Nemo NMT training

Hi!

I have been trying to teach an English to German NMT model from this tutorial Tutorial — nemo 0.11.0 文档. Basically, I picked up the dataset and the tokenizer from the tutorial and configured the training run by using newer tutorials (e.g., Machine Translation Models — NVIDIA NeMo 1.4.0 documentation, and NeMo/enc_dec_nmt.py at main · NVIDIA/NeMo · GitHub). The command I use is:

python examples/nlp/machine_translation/enc_dec_nmt.py
–config-path=/train-nemo/configs
–config-name=aayn_base
do_testing=True
trainer.gpus=-1
~trainer.max_epochs
+trainer.max_steps=200000
+trainer.val_check_interval=1000
+exp_manager.name=aayn_base_tutorial
+exp_manager.exp_dir=/experiments
+exp_manager.create_checkpoint_callback=True
+exp_manager.checkpoint_callback_params.monitor=val_sacreBLEU
+exp_manager.checkpoint_callback_params.mode=max
+exp_manager.checkpoint_callback_params.save_top_k=5
model.preproc_out_dir=/data/nmt_tutorial/out
model.train_ds.src_file_name=/data/nmt_tutorial/train.en
model.train_ds.tgt_file_name=/data/nmt_tutorial/train.de
model.train_ds.use_tarred_dataset=True \
model.validation_ds.src_file_name=/data/nmt_tutorial/eval/newstest2015.en
model.validation_ds.tgt_file_name=/data/nmt_tutorial/eval/newstest2015.de
model.test_ds.src_file_name=/data/nmt_tutorial/eval/newstest2016.en
model.test_ds.tgt_file_name=/data/nmt_tutorial/eval/newstest2016.de
model.encoder_tokenizer.tokenizer_model=/data/nmt_tutorial/bpe8k_yttm.model
model.decoder_tokenizer.tokenizer_model=/data/nmt_tutorial/bpe8k_yttm.model
model.src_language=en
model.tgt_language=de

The config file is the 24x6 network used in a lot of your examples. Note that I get the same result/behavior if I use the smaller, 6x6 network. The training seems to work for a while, but after some time it seems likes everything goes haywire. I start getting these outputs:


Epoch 2: 4%|▍ | 6800/176468 [32:22<13:27:33, 3.50it/s, loss=nan, v_num=]
Epoch 2: 4%|▍ | 6800/176468 [32:22<13:27:33, 3.50it/s, loss=nan, v_num=]
Epoch 2: 4%|▍ | 6801/176468 [32:22<13:27:33, 3.50it/s, loss=nan, v_num=]
Epoch 2: 4%|▍ | 6801/176468 [32:22<13:27:33, 3.50it/s, loss=nan, v_num=]

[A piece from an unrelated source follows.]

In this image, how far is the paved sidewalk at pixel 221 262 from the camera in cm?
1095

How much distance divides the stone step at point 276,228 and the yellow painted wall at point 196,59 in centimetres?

Besides the nan loss, the val_sacreBLEU also drops to 0. I was able to partially remedy this by setting trainer.precision=32. This way the above problem occurs much less frequently, but I am still not able to reproduce results claimed by your tutorials (e.g. val_sacreBLEU around 40). My end goal is to train an English to Slovenian translator, there I am having similar issues than with the above tutorial. Which is why I decided to first get this up and running. I am training on an DGX A100 machine if that is important. If anyone has any ideas what could be wrong I would be extremely grateful. Thanks!